The demise of T[new]

dsimcha dsimcha at yahoo.com
Sun Oct 18 19:31:54 PDT 2009


== Quote from downs (default_357-line at yahoo.de)'s article
> Walter Bright wrote:
> > The purpose of T[new] was to solve the problems T[] had with passing T[]
> > to a function and then the function resizes the T[]. What happens with
> > the original?
> >
> > The solution we came up with was to create a third array type, T[new],
> > which was a reference type.
> >
> > Andrei had the idea that T[new] could be dispensed with by making a
> > "builder" library type to handle creating arrays by doing things like
> > appending, and then delivering a finished T[] type.

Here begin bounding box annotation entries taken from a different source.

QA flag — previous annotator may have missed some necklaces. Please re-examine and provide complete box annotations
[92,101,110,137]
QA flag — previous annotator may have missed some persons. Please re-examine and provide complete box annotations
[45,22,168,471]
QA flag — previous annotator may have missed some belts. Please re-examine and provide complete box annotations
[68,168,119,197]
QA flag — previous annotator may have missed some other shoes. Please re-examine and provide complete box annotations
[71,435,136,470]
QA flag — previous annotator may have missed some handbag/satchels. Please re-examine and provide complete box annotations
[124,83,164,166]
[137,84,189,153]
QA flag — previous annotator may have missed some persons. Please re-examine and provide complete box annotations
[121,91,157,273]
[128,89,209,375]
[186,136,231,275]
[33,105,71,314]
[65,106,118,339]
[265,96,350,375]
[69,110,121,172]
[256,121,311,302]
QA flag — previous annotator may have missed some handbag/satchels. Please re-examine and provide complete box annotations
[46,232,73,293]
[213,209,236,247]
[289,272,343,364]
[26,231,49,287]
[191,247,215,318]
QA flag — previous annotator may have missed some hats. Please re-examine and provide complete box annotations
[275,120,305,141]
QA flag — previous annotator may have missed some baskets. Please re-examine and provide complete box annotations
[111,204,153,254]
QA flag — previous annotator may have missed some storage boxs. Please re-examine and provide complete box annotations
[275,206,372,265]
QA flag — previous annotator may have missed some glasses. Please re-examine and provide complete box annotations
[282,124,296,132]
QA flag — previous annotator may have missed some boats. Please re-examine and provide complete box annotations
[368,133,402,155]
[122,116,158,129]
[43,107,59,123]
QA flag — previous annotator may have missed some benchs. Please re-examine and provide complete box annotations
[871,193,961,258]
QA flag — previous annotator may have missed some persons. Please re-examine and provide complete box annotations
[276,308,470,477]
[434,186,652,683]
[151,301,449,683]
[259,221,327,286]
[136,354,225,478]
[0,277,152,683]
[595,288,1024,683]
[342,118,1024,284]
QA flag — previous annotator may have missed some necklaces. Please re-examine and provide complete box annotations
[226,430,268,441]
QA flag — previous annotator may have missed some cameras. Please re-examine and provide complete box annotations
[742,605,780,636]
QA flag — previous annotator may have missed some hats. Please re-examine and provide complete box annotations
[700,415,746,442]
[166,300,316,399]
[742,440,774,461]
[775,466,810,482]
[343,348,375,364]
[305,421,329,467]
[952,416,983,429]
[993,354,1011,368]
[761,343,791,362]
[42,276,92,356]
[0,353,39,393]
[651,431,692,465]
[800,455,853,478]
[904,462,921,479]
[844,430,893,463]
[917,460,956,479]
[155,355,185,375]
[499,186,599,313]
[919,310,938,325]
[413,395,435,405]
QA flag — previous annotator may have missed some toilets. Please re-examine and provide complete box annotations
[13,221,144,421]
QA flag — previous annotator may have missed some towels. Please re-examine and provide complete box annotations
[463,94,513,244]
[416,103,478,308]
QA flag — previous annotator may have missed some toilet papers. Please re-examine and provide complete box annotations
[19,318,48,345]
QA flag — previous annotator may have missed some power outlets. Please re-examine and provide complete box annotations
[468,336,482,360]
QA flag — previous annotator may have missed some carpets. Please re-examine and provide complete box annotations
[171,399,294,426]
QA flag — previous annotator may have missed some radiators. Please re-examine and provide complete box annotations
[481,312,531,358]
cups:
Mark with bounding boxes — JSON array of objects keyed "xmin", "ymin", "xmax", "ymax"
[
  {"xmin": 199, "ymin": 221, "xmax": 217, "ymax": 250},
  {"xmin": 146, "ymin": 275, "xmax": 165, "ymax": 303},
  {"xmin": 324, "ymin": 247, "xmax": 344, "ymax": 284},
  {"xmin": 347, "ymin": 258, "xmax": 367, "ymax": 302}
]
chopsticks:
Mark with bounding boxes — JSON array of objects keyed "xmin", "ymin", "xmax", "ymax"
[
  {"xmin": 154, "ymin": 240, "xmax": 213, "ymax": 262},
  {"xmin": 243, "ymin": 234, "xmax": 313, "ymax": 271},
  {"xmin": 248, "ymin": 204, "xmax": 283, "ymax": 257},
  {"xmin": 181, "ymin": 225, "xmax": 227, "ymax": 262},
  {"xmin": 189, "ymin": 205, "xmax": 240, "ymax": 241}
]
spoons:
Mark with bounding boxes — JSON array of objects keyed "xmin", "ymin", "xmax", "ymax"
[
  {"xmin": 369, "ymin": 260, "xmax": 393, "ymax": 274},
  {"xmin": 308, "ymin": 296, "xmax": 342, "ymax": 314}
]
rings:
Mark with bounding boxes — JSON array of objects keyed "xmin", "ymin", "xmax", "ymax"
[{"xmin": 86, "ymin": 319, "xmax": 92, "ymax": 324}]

This is similar to
> > what std.outbuffer and std.array.Appender do, they just need a bit of
> > refining.
> >
> > The .length property of T[] would then become an rvalue only, not an
> > lvalue, and ~= would no longer be allowed for T[].
> >
> > We both feel that this would simplify D, make it more flexible, and
> > remove some awkward corner cases like the inability to say a.length++.
> >
> > What do you think?
> I think ArrayBuilder can work almost entirely transparently provided the
following conditions are met:
> 1) when trying to cat to an array, the first array automatically promotes to
ArrayBuilder
> 2) Setting .length is, depending on new length, either a slice or a cat
operation with the length difference.
> 2) ArrayBuilders implicitly cast to string.
> This should allow a syntax that is almost entirely identical to the one used in
D1, aside from typeof("a"~"b").stringof :)
> Is this feasible in D2?

Once you throw in all the implicit conversions to ArrayBuilder and having the core
language know about ArrayBuilder, aren't you, for all practical purposes,
implementing T[new] but calling it ArrayBuilder?